[Brainstorm] Caching Data to increase performance, responsiveness and decrease network cost.

Background:

Sunbird platform is build on micro-service architecture, and has different service layers. Sunbird client application request data from different service based on requirement. Request goes through multiple service layer before its served by service. This increases network overhead and load on services. Sunbird doesn't have proper caching mechanism in place to server different request from clients.

 

 

Solutions:

Client request that can be cached can be broadly classified into below categories.

1. Static Assets:

Contains all the js, css, images, fonts etc.. These are either served from CDN or cached at Proxy. No changes required here.

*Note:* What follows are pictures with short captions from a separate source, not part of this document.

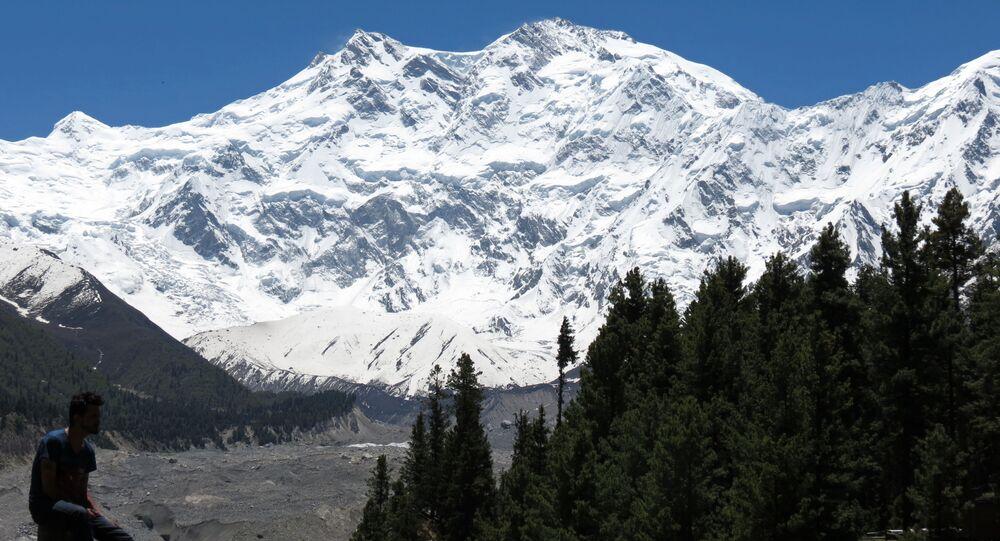 Widok na szczyt Himalajów Nanga-Parbat, Pakistan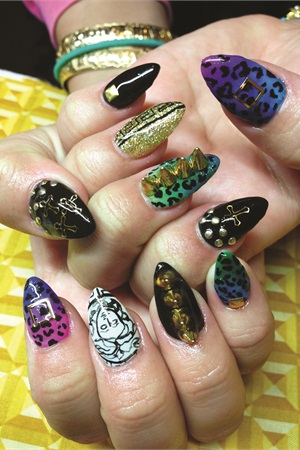<p>Nails by Britney Tokyo</p>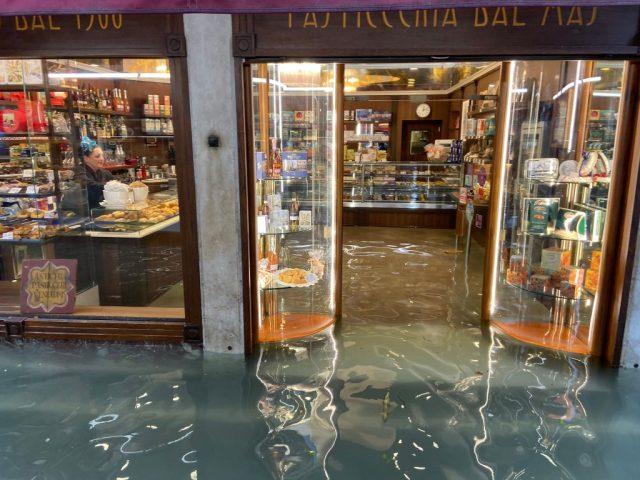 Das Hochwasser steht in einer Bäckerei in Venedig. Foto: Vittorio Zunino Celotto/Getty Images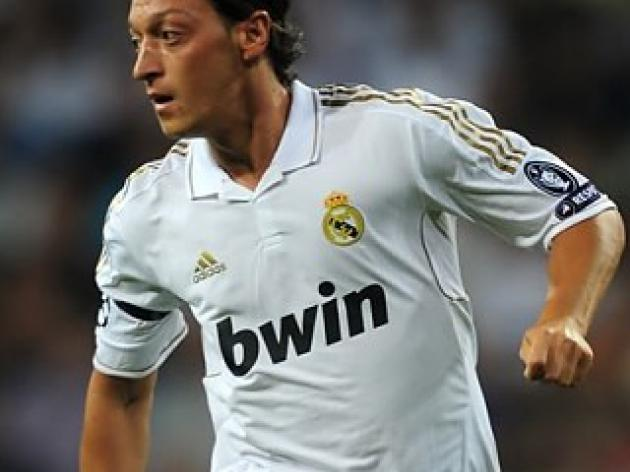 Top 10 Midfielders of 2012: 5 - Mesut Ozil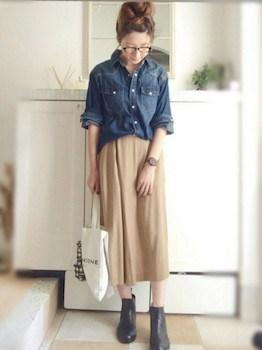 レインブーツ×デニムシャツ×ロングスカート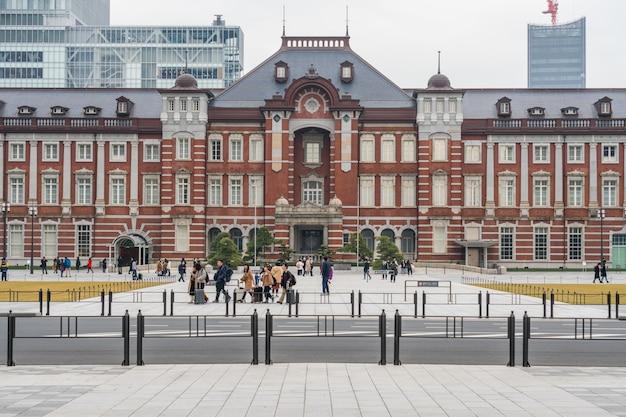 Menschenmenge unbestimmte menschen, die tokyo station und marunouchi mit dem autoverkehr besuchen und genießen Premium Fotos
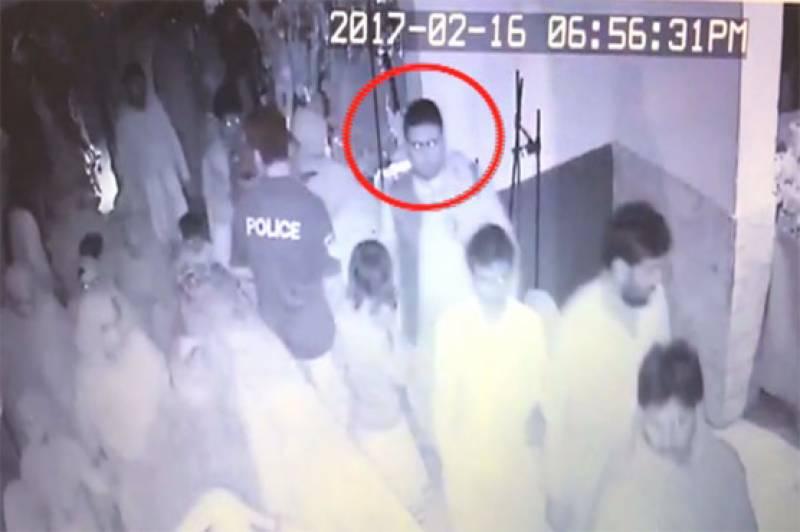سانحہ سیہون، مبینہ خودکش حملہ آور کی ویڈیو جاری، سہولت کار بھی گرفتار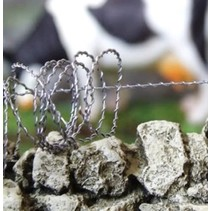 1:35 SCALE BARBED WIRE<br /> Approx. 5m (15&#039;) length of a fine scale barbed wire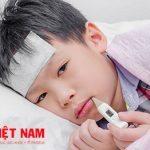 Cơ thể trẻ đột nhiên bị sốt cao trên 39 độ là dấu hiệu của bệnh viêm não mô cầu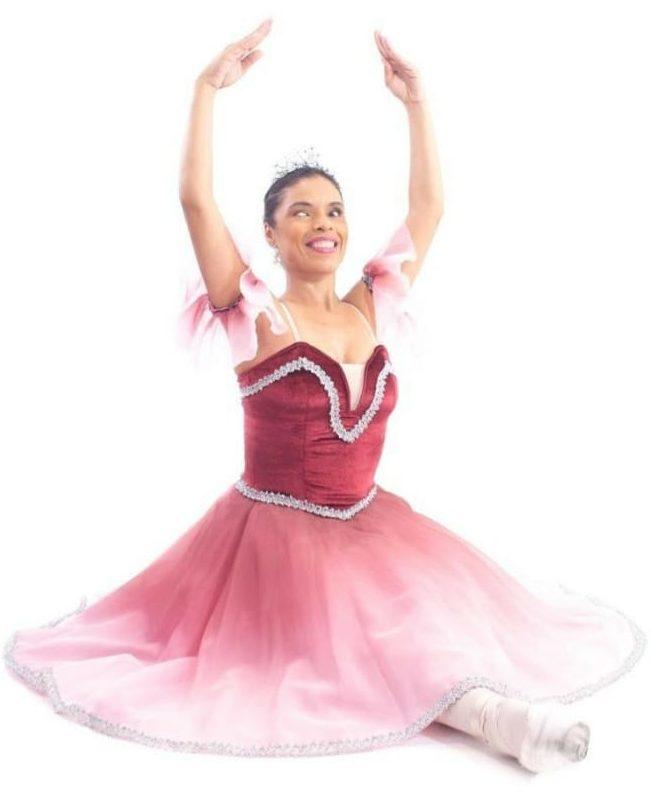 professora gisele com roupa de ballet em posição de dança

Tenant Folder need to be cached at Proxy to avoid load on Portal backend.

2. Master Data:

Master Data are the resources that doesn't change often and are maintained by Admin. Below list contain most commonly used API’s

API

Method

Cached

Cached @ Portal

API

Method

Cached

Cached @ Portal

Framework Read

GET

Yes @ Proxy

No

Channel Read

GET

Yes @ Proxy

No

System Setting Read

GET

Yes @ Proxy

No

Resource Bundle Read

GET

Yes @ Proxy

No

Role Read

GET

Yes @ Proxy

No

Org Search

POST

Yes @ Proxy

No

Form Read

POST

No

No

Location Search

POST

No

No

Most of the API are cached at Proxy server with a TTL of 1 Hour. This reduces load on server. But client still have to make request to get the data. These data should also be cached at client for some period of time. This can be achieved by using cache control headers. Proxy Server can be configured to send these header for all response.

3. User State:

This are the API’s that help maintain user data across clients. Below table list user state API’s

API

Method

Cached

API

Method

Cached

User Read

GET

No

User Enrolment List

GET

No

User Course Progress

POST

No

User Feed

GET

No

Managed Profile Search

POST

No

Device Profile

GET

No

Batch Read

GET

No

These data can be updated from Portal or Mobile. There are many API’s that changes these data. We need to maintain these state consistent across mobile and portal.

Solutions 1: Caching at client (Session, Local Storage)

Session or Local storage can be used cache these data in browser or mobile. With these we can avoid calling API’s every time.

Pros:

  1. Easy to implement.

  2. Less API’s calls.

  3. Less load on the platform.

Cons:

  1. Inconsistency: If user updates these data using one of the client other client will have stale data.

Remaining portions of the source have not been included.